■ **READING PASSAGE**
+++++
2.1 Lithuanian Graphemes, Phonemes and Allophones
Traditional Lithuanian spelling is based on the set of 32 graphemes:
a,
ą,
b,
c,
č,
d,
e,
ę,
ė,
f,
g,
h,
i,
į,
y,
j,
k,
l,
m,
n,
o,
p,
r,
s,
š,
t,
u,
ū,
ų,
v,
z,
ž that includes 9 diacritic symbols. Lithuanian orthography is essentially phonological, i.e. standardized spelling reflects the essential phonological changes but also tolerates phonological inaccuracies. The definition of Lithuanian phoneme is subject to debate among linguists. Girdenis (
2014) describes Lithuanian as having 58 phonemes (13 vowels and 45 consonants) whereas Pakerys (
2003) talks about 49 phonemes (12 vowels and 37 consonants). This study is not concerned by different phoneme definitions, because it focuses on allophones and their sets. The following considerations summarize the essence of the relationship among graphemes, phonemes and allophones and illustrate the main difficulties of Lithuanian G2P conversion:
-
• Lithuanian consonants are either palatalized, or non-palatalized. Palatalization property of a consonant is not exposed by its grapheme symbol, but can be inferred from its right context. One right standing grapheme is often enough, as consonants are always palatalized before graphemes e, ę, ė, i, į, y, j. However, in rare cases four right standing graphemes are required to infer this property correctly, e.g. perskrido [1ˈpæ:rjsjkrjɪdo:] (flew over).
-
• Lithuanian vowels are either short (lax), or long (tense). Duration property of a vowel is not exposed by graphemes
a,
e,
o (see Table
1).
-
• Grapheme pairs ie, uo, ai, au, ei, ui make up a diphtong (e.g. paukštis [2ˈpɐu˙kʃjtjɪs] (bird)) or hiatus (e.g. paupys [pɐ.ʊ2ˈpji:s] (riverside)) if they are within the same syllable or span syllable boundaries respectively.
-
• Grapheme pairs al, am, an, ar, el, em, en. er, il, im, in, ir, ul, um, un, ur make up a mixed diphthong if they are within the same syllable.
-
• Syllable boundaries are not exposed by standard spelling.
-
• Lithuanian syllables are either stressed, or unstressed. Stress falls on a nucleus of the syllable, where nucleus may be a vowel, a diphthong or a mixed diphthong. Lithuanian phonetics distinguishes between two syllable accents: acute and circumflex. If a diphthong or a mixed diphthong is stressed, the acute and the circumflex make their respective first (vowel) and the second (vowel or consonant) components more prominent. Syllable accent is not exposed by standard spelling.
+++++
■ **RAW RECORDS**

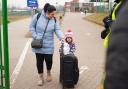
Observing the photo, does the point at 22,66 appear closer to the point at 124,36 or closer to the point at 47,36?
the point at 47,36

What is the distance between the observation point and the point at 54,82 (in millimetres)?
8227

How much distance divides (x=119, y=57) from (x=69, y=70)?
20.5ft

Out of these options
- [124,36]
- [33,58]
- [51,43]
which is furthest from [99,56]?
[124,36]

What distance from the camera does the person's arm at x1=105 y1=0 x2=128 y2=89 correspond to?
4.03 feet

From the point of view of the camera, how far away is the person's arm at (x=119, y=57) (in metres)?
1.23

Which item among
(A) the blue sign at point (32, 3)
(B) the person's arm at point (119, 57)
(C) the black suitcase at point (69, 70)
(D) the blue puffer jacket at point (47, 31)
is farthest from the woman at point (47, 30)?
(A) the blue sign at point (32, 3)

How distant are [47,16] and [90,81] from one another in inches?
68.9

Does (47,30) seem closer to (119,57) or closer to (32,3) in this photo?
(119,57)

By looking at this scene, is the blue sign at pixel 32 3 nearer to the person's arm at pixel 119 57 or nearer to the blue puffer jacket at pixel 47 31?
the blue puffer jacket at pixel 47 31

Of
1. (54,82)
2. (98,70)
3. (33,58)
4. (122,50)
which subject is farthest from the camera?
(33,58)

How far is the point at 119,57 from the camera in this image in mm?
1234

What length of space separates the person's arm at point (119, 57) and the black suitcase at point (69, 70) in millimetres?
6168

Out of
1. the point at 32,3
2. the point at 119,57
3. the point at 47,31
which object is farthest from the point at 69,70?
the point at 32,3

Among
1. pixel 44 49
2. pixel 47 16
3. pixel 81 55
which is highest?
pixel 47 16
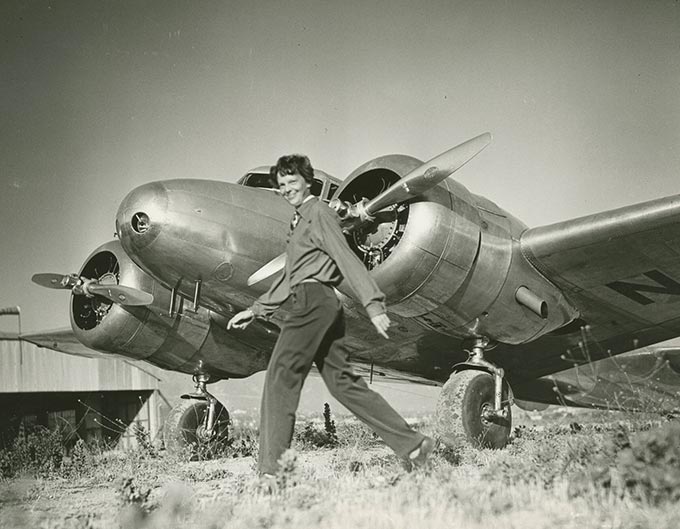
+++++
Answer these questions from the passage on Lithuanian graphemes, phonemes and allophones:
(a) How many phonemes does Girdenis say Lithuanian has?
(b) Before which graphemes are Lithuanian consonants always palatalized?
(c) Which two syllable accents does Lithuanian phonetics distinguish?

(a) 58 phonemes: 13 vowels and 45 consonants.
(b) e, ę, ė, i, į, y, j.
(c) Acute and circumflex.